Шрифт:
Закладка:
Поскольку такого рода страдания от отсутствия горя внешне выглядят как стойкость, сложно оценить, многие ли из нас используют такую защиту. В третьем томе серии «Привязанность и утрата» психоаналитик Джон Боулби подробно излагает причины отсутствия реакций горя:
«Взрослые, демонстрирующие длительное отсутствие сознательного горевания, в основном самодостаточные люди, гордящиеся своей независимостью и самоконтролем и пренебрегающие чувствами; слезы они расценивают как слабость. Понеся утрату, они гордятся тем, что ведут себя так, будто ничего не произошло; они заняты, деятельны и всем своим видом показывают, что хорошо справляются с произошедшим. Но внимательный наблюдатель заметит, что они напряжены и вспыльчивы. Упоминания об утрате неприятно им, а тех, кто напоминает о ней, такие люди избегают… Естественно, существуют разные варианты этого состояния… Некоторые могут держаться весело, но их веселость несколько наигранна, другие – скованны и слишком официальны»[57].
Боулби приводит случай мистера АА, взятый из исследований, которые проводились в Национальном институте психического здоровья: изучались родители смертельно больных детей.

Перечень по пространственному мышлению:

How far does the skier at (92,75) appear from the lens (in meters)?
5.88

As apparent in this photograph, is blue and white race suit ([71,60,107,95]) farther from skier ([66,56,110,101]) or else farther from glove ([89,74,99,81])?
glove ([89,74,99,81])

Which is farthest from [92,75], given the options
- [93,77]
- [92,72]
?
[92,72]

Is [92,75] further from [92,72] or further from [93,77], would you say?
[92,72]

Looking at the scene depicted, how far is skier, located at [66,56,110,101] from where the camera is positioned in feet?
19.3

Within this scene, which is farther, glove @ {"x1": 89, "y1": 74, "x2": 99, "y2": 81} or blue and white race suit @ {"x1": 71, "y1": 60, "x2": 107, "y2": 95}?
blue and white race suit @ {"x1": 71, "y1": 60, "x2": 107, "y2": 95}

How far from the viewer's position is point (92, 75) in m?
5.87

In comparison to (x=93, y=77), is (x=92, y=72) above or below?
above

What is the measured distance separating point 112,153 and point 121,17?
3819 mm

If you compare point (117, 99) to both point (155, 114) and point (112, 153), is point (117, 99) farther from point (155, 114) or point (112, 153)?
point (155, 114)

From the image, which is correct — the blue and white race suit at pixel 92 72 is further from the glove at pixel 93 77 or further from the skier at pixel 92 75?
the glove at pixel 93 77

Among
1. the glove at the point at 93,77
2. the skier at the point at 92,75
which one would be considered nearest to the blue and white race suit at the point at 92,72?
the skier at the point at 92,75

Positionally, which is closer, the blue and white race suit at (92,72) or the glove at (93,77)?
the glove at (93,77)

■ Условие задания: Перепишите отрывок о горе от «Боулби приводит случай» до «смертельно больных детей.», заменив «родители» на «матери». Этот перечень для работы не понадобится.

■ Готовый ответ:
Боулби приводит случай мистера АА, взятый из исследований, которые проводились в Национальном институте психического здоровья: изучались матери смертельно больных детей.